> _What you will do_
Let the answer be the lines from the one with "New Zealand, site unknown, 2019-09-28" to the end of the entries, copied exactly with both boundary lines kept.

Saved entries

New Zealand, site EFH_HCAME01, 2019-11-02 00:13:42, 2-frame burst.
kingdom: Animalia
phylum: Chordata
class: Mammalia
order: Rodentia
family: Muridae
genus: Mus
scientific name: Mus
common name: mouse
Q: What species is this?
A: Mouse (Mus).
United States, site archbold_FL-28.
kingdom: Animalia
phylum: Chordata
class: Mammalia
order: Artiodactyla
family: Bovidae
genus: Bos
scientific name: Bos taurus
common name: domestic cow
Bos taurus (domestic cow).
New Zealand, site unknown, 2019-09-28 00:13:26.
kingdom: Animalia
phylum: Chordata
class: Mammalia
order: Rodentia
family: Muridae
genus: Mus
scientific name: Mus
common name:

> _Result_
New Zealand, site unknown, 2019-09-28 00:13:26.
kingdom: Animalia
phylum: Chordata
class: Mammalia
order: Rodentia
family: Muridae
genus: Mus
scientific name: Mus
common name:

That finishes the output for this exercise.